Wednesday, August 10, 2011

Top 10 Greatest Physics Experiments: 7. Foucault's Pendulum



 There were ideas that the Earth might be rotating around its axis since the days of Nicolaus Copernicus (1473 - 1543). However, even though it was a rational idea, backed up by great arguments in the works of Copernicus, it wasn’t experimentally proven. Thus many people in the middle ages and later epochs weren’t aware of the fact that our planet is rotating around its axis. After all, it’s really hard to believe such a thing, as we can’t feel the Earth’s rotation.

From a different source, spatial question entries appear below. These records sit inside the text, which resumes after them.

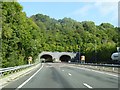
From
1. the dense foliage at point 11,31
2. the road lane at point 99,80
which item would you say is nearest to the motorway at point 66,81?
the road lane at point 99,80

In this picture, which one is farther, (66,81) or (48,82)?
(66,81)

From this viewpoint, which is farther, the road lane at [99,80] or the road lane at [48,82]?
the road lane at [99,80]

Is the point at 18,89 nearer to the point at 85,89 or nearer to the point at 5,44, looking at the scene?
the point at 85,89

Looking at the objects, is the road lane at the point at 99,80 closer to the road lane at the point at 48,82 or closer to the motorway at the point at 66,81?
the motorway at the point at 66,81

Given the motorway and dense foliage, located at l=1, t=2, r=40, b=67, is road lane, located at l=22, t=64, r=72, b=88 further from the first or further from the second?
dense foliage, located at l=1, t=2, r=40, b=67

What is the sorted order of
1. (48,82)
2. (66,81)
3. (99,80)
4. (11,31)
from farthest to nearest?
(11,31)
(99,80)
(66,81)
(48,82)

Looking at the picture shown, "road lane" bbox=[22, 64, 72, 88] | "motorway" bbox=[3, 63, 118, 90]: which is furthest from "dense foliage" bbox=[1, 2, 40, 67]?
"road lane" bbox=[22, 64, 72, 88]

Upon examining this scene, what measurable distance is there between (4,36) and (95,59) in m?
76.4

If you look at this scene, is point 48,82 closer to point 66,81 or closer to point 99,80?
point 66,81

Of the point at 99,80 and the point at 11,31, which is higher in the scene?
the point at 11,31

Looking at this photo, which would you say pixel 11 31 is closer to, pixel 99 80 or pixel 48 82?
pixel 99 80

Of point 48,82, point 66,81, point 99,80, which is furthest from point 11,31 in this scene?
point 48,82

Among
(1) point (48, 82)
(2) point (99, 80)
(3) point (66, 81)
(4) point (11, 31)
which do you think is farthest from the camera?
(4) point (11, 31)

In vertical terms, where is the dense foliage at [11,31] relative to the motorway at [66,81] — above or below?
above
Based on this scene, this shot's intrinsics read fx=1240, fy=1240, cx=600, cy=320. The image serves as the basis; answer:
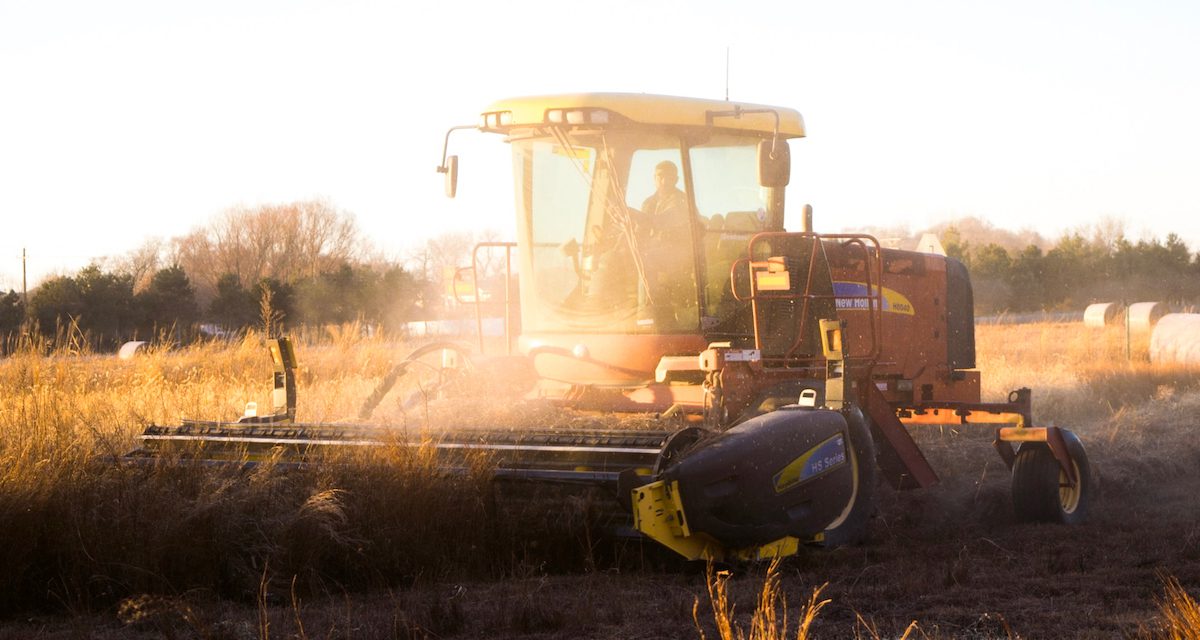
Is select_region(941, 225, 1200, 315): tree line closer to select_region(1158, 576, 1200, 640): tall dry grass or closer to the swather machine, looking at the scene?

It was Jean Foucault (1819 - 1868) a brilliant French physicist, who finally proved Earth’s rotation experimentally, more than 300 years after the works of Copernicus. Foucault built a 28 kg brass-coated lead bob with a 67 meter long wire from the dome of the Panthéon, Paris, which basically worked as a huge pendulum. The idea of the experiment is very simple – as the pendulum swings, it’s clear that Earth rotates, due to the movement of the ground below the pendulum (which, to us looks like the movement of the plane of the pendulum, as we rotate with together with Earth).



This simple, yet very hard to construct, experiment, finally proved that Earth really rotates. Furthermore, it proved the rotation of our planet in a very simple way, so that even simple people, who knew nothing about science, could easily be convinced. That is why this experiment is one of the most important experiments throughout history.